Jeff Buckley Sketches for My Sweetheart the Drunk

Jeff Buckley’s ‘Sketches for My Sweetheart the Drunk’ at 25

Anyone who wants to hear the truest Jeff Buckley—the artist he was on the way to becoming when he died young—should make sure to find ‘My Sweetheart the Drunk’.

Sketches for My Sweetheart the Drunk
Jeff Buckley
Columbia
26 May 1998

Jeff Buckley‘s cover of “Hallelujah” is a problem. To be sure, it’s likely we wouldn’t be listening to or writing about Buckley at all, more than a quarter-century after his death, had it not been for his “hallelujah to the orgasm, an ode to life and love”, as Buckley himself called his rendition of Leonard Cohen‘s song. Now recognized as a classic, “Hallelujah” went largely unnoticed when Cohen first released it in 1984. It was rescued from the threat of oblivion by John Cale‘s 1991 cover, where Buckley first came by it and based his interpretation on it.

Cale resituated Cohen’s cool, deadpan original into what Amanda Palmer called a “heated environment”—the kind of place where “the intense flame that was Jeff Buckley”, as one music writer called him, felt at home. Buckley’s come-hither take on “Hallelujah” was sexed-up and moody, his angelic moan of a voice suffusing the lyrics with an impassioned, febrile vulnerability and naked, body-and-soul spirituality: “Jeff was the most unboundaried personality I ever met”, in the neologistic description of one of his early adherents. Another, hearing him perform “Hallelujah” live at Sin-é, the East Village club where Buckley had a standing weekly gig in his early days, “felt my hair standing up, nearly shaking, breathless, spooked” by Buckley’s otherworldly delivery.

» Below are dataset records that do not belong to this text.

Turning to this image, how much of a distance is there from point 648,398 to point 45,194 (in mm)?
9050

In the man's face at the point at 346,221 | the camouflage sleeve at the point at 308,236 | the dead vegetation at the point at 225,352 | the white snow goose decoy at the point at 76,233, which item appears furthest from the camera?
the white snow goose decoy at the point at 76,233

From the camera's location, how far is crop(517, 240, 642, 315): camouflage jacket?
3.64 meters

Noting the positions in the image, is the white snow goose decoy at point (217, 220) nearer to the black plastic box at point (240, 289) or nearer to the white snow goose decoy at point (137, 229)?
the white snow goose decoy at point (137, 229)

A problem with Buckley’s “Hallelujah” is that while he may be “the song’s ultimate performer”, as Alan Light writes in his book about the song’s rich history, The Holy or the Broken, Buckley will never be its owner in the way that Joan Jett, for example, took “I Love Rock ‘n’ Roll” from the all-but-unknown Arrows and made it hers forevermore. The subtitle of Light’s book, Leonard Cohen, Jeff Buckley, and the Unlikely Ascent of “Hallelujah” proves as much: Buckley may be inextricable from the song, but its first claimant will always be Cohen.

It now has many others as well. The irony in Buckley’s potent revival of “Hallelujah” is that he so thoroughly convinced the world of its greatness that it became everybody’s song—heard on “every season of American Idol“, as one of its influential promoters joked, not to mention everywhere from Michael Bolton to Adam Sandler to Shrek. It’s thanks to Cohen’s painstaking craftsmanship—it took him five years and dozens of revisions to get “Hallelujah” right—that the composition is seaworthy enough to have “survived banalization with at least some of its sublimity intact”, as the critic A.O. Scott wrote.

The bigger problem with “Hallelujah” is that it doesn’t—and never did—authentically represent Buckley’s music. As Light points out in The Holy or the Broken, Buckley’s early “musical ambitions mostly revolved around his guitar playing—he had taken classes at the [Los Angeles] Musicians’ Institute, learning music theory and flashy guitar licks.” Buckley continued to stick to guitar even after leaping into the spotlight at age 24 with a memorable debut at a star-studded 1991 tribute to his father, the cult legend Tim Buckley. Buckley’s mini-set that night at St. Ann’s Warehouse in Brooklyn included a cover of the song his father wrote about the then-infant Jeff, “I Never Asked to be Your Mountain”, leaving the crowd agog. Afterward, though, Buckley took a gig working as a roadie and guitar tech for Glen Hansard, who had just risen to stardom in the Alan Parker music-steeped film The Commitments.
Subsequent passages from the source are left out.